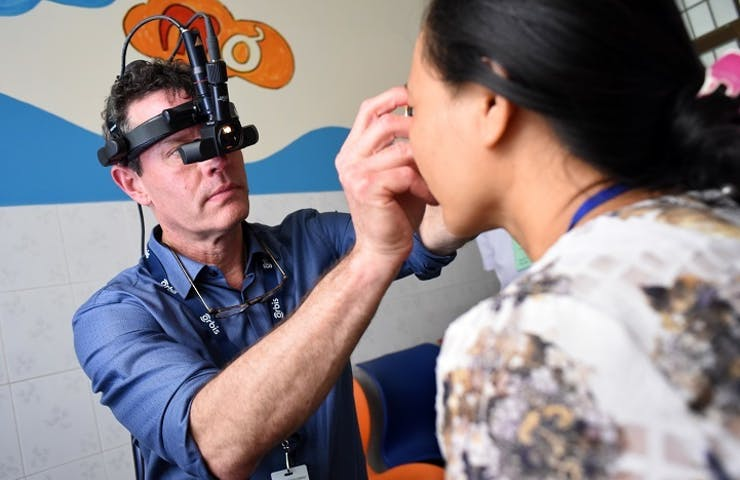 A Vietnamese woman in Binh Dinh is given an eye examination by a volunteer surgeon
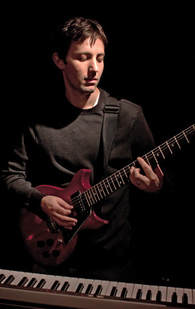 Ariel Kasler, guitarist/pianist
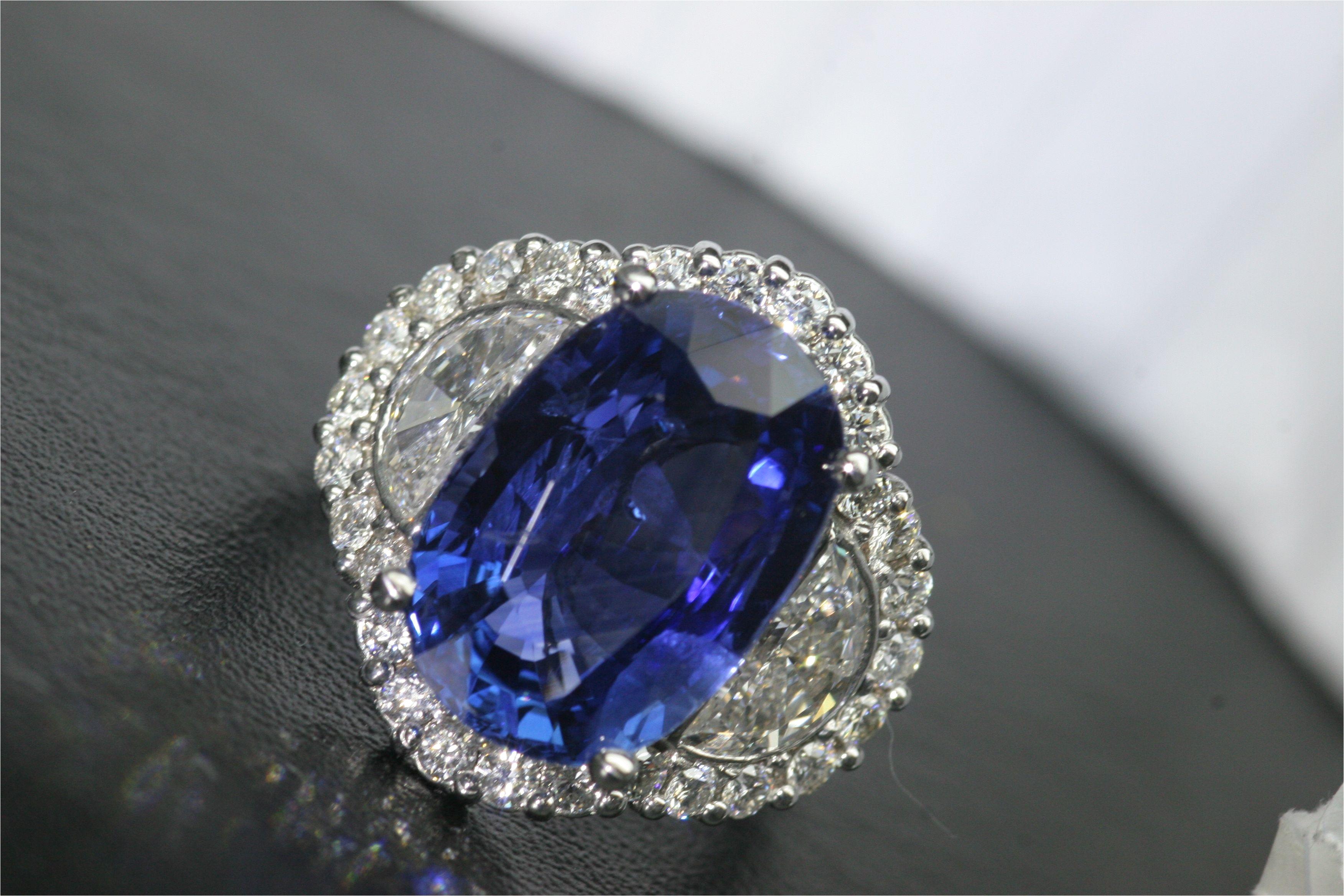 graceful engagement rings light blue diamonds on a 4 25 carat oval sapphire with halo od surrounding diamonds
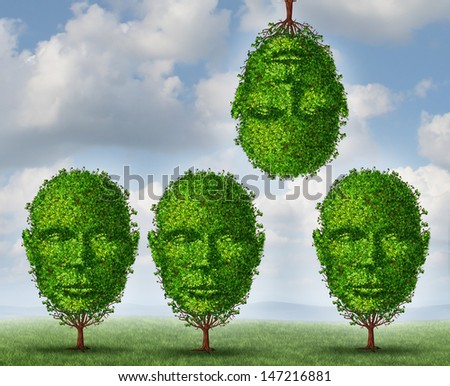 Thinking different creativity concept with a group of trees shaped as a human head with one tree upside down as a symbol freedom and of out of the box creative solutions on a summer sky background. - stock photo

Work instructions – Exactly as written, restate the lines from the one that contains "graceful engagement rings" through the final line of the data, both ends included, but leave out the pictures.

Task output –
 graceful engagement rings light blue diamonds on a 4 25 carat oval sapphire with halo od surrounding diamonds
 Thinking different creativity concept with a group of trees shaped as a human head with one tree upside down as a symbol freedom and of out of the box creative solutions on a summer sky background. - stock photo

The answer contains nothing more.